[Start of Input data]

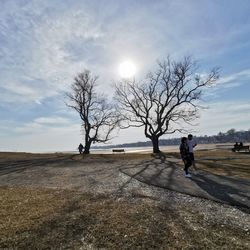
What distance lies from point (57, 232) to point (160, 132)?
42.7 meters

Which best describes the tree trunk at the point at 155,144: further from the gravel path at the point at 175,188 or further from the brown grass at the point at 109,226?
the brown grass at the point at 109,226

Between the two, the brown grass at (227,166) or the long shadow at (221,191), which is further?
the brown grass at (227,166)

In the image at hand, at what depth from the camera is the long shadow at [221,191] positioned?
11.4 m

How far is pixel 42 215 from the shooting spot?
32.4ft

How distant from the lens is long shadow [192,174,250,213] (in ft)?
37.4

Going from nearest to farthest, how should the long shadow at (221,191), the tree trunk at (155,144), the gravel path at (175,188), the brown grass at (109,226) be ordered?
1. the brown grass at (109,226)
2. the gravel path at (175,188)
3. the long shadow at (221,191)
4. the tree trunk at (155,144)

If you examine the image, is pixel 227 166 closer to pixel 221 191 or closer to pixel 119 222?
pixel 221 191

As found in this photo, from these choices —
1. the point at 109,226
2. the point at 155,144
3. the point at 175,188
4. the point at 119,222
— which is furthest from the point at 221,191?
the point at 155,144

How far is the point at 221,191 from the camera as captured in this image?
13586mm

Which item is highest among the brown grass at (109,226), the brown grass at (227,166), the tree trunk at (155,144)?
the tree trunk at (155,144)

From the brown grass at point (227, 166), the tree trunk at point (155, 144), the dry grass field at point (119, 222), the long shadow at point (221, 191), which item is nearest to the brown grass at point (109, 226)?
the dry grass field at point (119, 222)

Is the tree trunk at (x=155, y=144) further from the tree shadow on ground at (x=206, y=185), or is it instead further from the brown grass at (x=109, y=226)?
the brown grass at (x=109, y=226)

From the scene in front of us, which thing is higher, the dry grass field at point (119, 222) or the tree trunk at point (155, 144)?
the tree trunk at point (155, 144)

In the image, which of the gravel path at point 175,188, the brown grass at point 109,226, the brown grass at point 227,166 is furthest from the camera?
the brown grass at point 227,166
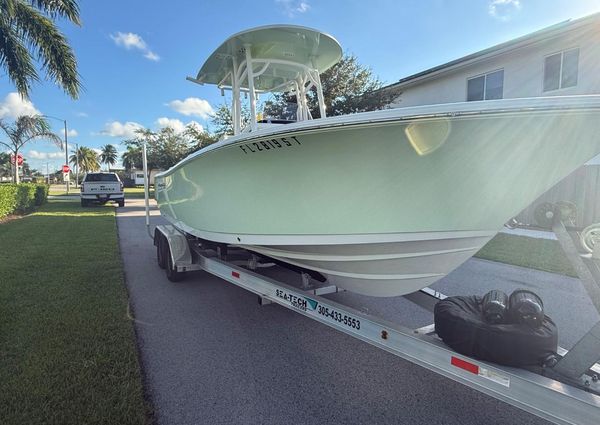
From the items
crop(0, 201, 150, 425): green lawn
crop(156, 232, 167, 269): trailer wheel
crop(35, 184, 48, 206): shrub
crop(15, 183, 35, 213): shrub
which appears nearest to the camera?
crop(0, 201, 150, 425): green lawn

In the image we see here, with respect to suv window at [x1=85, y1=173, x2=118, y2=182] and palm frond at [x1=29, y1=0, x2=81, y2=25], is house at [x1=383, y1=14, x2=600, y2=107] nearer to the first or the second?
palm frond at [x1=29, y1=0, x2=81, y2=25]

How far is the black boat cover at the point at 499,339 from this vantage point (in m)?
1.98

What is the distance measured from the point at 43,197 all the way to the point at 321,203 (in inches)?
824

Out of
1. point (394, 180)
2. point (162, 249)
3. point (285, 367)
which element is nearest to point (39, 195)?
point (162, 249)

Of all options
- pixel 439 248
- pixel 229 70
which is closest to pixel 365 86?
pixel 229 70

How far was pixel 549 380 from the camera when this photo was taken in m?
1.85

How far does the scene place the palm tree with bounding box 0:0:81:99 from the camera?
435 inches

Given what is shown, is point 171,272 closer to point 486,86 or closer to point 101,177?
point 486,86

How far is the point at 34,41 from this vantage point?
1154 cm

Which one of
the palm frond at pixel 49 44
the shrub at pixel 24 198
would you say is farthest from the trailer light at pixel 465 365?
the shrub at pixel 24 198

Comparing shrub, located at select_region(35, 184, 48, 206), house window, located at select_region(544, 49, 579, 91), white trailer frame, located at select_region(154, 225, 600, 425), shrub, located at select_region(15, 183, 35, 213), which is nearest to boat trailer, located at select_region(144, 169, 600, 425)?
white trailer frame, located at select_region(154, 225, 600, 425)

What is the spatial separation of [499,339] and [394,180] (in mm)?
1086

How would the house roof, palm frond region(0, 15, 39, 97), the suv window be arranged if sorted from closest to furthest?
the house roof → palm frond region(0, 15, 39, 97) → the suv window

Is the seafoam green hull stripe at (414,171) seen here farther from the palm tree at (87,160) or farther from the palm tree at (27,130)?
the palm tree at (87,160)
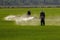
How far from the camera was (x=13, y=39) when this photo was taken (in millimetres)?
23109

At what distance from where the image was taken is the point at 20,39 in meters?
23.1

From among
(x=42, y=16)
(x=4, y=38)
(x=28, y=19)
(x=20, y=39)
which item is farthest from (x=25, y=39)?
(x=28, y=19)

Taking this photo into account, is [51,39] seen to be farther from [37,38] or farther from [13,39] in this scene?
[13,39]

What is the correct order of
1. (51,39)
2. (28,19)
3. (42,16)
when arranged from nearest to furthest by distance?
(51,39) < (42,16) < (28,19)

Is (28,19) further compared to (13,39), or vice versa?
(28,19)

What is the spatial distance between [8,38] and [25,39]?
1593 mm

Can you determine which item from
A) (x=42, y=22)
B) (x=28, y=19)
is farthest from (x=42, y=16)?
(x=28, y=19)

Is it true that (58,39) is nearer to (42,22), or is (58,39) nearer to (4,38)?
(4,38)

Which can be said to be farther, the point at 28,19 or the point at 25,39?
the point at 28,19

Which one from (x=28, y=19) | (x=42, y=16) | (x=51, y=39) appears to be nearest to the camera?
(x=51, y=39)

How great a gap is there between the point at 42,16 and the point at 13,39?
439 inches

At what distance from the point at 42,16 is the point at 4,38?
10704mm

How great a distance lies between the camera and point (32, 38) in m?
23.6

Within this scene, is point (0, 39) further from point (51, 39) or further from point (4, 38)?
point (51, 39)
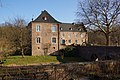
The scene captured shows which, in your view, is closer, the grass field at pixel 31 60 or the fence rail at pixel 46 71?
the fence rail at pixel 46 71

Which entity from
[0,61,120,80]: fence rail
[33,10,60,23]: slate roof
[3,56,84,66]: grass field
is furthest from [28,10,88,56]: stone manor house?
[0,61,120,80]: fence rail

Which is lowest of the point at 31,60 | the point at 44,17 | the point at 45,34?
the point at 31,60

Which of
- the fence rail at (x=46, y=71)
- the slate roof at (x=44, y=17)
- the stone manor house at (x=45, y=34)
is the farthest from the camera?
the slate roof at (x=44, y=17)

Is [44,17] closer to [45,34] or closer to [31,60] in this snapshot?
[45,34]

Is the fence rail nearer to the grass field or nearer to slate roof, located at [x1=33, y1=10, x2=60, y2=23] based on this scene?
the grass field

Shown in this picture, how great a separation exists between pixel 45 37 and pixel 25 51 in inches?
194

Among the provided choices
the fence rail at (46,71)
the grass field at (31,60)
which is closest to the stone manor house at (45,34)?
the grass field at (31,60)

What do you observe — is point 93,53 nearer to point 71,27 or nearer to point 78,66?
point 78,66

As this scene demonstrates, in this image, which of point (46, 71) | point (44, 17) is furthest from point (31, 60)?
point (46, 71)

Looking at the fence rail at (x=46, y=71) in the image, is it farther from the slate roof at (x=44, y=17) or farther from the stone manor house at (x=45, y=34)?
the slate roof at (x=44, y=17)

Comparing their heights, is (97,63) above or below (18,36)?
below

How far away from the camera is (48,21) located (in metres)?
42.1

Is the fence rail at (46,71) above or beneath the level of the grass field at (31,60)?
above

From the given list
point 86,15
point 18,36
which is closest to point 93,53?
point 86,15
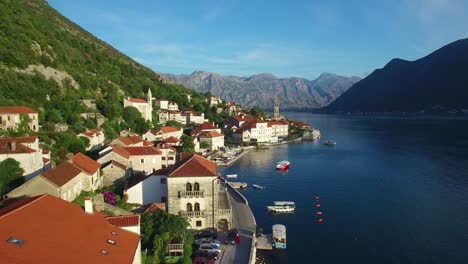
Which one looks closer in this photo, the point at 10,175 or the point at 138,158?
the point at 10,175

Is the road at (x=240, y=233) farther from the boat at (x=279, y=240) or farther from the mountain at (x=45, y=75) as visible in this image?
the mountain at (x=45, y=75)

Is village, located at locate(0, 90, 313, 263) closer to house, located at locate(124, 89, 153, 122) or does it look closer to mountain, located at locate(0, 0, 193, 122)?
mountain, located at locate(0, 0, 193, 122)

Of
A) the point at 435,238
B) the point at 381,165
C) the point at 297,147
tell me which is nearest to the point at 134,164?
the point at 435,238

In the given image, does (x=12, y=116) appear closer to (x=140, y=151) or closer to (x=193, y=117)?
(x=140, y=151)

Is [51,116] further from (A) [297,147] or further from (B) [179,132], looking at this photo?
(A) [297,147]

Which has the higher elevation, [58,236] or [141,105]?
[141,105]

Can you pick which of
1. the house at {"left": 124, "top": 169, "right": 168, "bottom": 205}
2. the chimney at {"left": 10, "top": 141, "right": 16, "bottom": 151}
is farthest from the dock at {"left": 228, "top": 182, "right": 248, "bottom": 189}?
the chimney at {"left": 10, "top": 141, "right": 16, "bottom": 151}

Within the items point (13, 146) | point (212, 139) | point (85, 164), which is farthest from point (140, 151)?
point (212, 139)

[End of Input data]

The request: Beginning with the line that contains "In the given", repeat every line through the end of the records and nothing more.

Right answer:
In the given image, does (x=12, y=116) appear closer to (x=140, y=151) or closer to (x=193, y=117)?
(x=140, y=151)

Is [51,116] further from (A) [297,147] or further from (B) [179,132], looking at this photo?
(A) [297,147]

Which has the higher elevation, [58,236] or [141,105]?
[141,105]

Can you pick which of
1. the house at {"left": 124, "top": 169, "right": 168, "bottom": 205}
2. the chimney at {"left": 10, "top": 141, "right": 16, "bottom": 151}
is farthest from the dock at {"left": 228, "top": 182, "right": 248, "bottom": 189}?
the chimney at {"left": 10, "top": 141, "right": 16, "bottom": 151}

Within the items point (13, 146) | point (212, 139) | point (85, 164), which is farthest from point (140, 151)?
point (212, 139)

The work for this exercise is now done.